Le tribunal correctionnel de Pointe-à-Pitre a condamné, lundi 5 janvier 2026, un homme de 28 ans pour des faits de violences particulièrement graves commis à Sainte-Anne sur sa compagne enceinte et sur leur fils âgé de deux ans. Malgré l’absence de plainte de la victime, la justice a estimé indispensable de prononcer une peine de prison ferme.
Les faits remontent au mois de novembre dernier. Sous l’emprise de l’alcool, le prévenu s’en est violemment pris à sa compagne, enceinte de leur troisième enfant. Lors d’une altercation, il a coincé le ventre de la jeune femme contre la portière de son véhicule avant de l’étrangler, le tout sous les yeux de leurs enfants. Leur fils de deux ans, alors dans les bras de sa mère, a également été frappé.

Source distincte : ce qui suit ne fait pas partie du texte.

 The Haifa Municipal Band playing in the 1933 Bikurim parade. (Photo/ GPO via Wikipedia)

Déjà condamné en février pour des faits similaires, l’homme continuait pourtant à se rendre au domicile familial, en dépit des tentatives répétées de la victime pour le tenir à distance. Épuisée et sous emprise, celle-ci avait fini par alerter les forces de l’ordre, sans toutefois déposer plainte.
Une réponse pénale ferme face à des violences répétées
À l’audience, la partie civile représentant les intérêts de l’enfant, désignée par le Conseil départemental, a dénoncé une situation d’emprise manifeste et appelé à protéger durablement la mère et ses enfants. Le parquet a souligné la gravité extrême des faits, commis sur une femme enceinte et en présence de mineurs, et requis une peine de 18 mois d’emprisonnement, dont une partie assortie d’un sursis probatoire.

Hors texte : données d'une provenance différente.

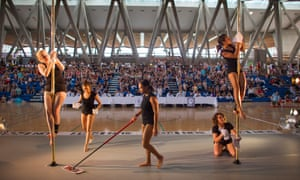 Pole cleaners work hard between each competitors performance.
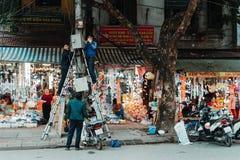 Hanoi, Wietnam, 12 20 18: Życie w ulicie w Hanoi Elektryk próba załatwiać niektóre problem z elektrycznością fotografia stock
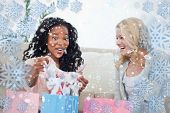 Two laughing women look at clothes they bought against snowflake frame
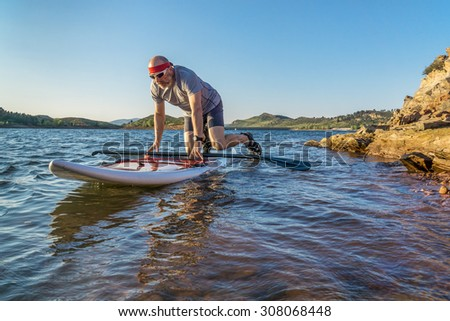 male paddler starting stand up paddling on a rocky shore of Horsetooth Reservoir, Fort Collins, Colorado, summer scenery - stock photo
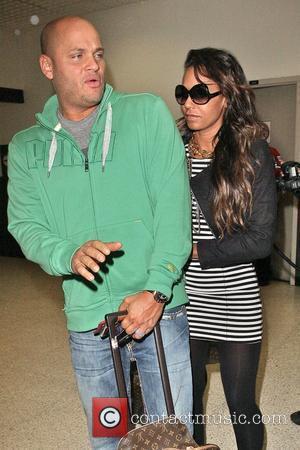Mel B, aka Mel B and husband Stephen Belafonte arrive at LAX airport on a Virgin Atlantic flight from London Heathrow.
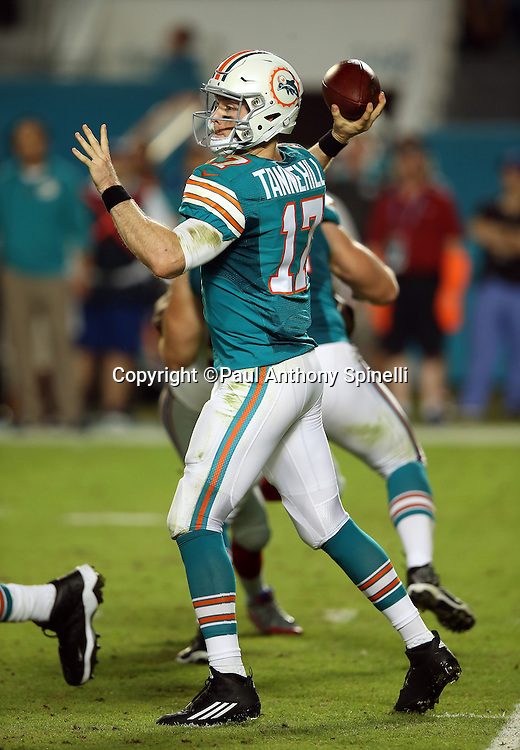 Miami Dolphins quarterback Ryan Tannehill (17) throws a second quarter pass for a completion during the NFL week 14 regular season football game against the New York Giants on Monday, Dec. 14, 2015 in Miami Gardens, Fla. The Giants won the game 31-24. (©Paul Anthony Spinelli)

Le tribunal a finalement condamné le prévenu à 16 mois de prison, dont 8 mois assortis d’un sursis probatoire. La décision s’accompagne d’une obligation de soins, d’une interdiction stricte d’entrer en contact avec les victimes, ainsi que du versement de dommages et intérêts au bénéfice de l’enfant.
Une décision qui rappelle que, même en l’absence de plainte, la justice peut et doit intervenir pour faire cesser des violences intrafamiliales mettant en danger des vies innocentes.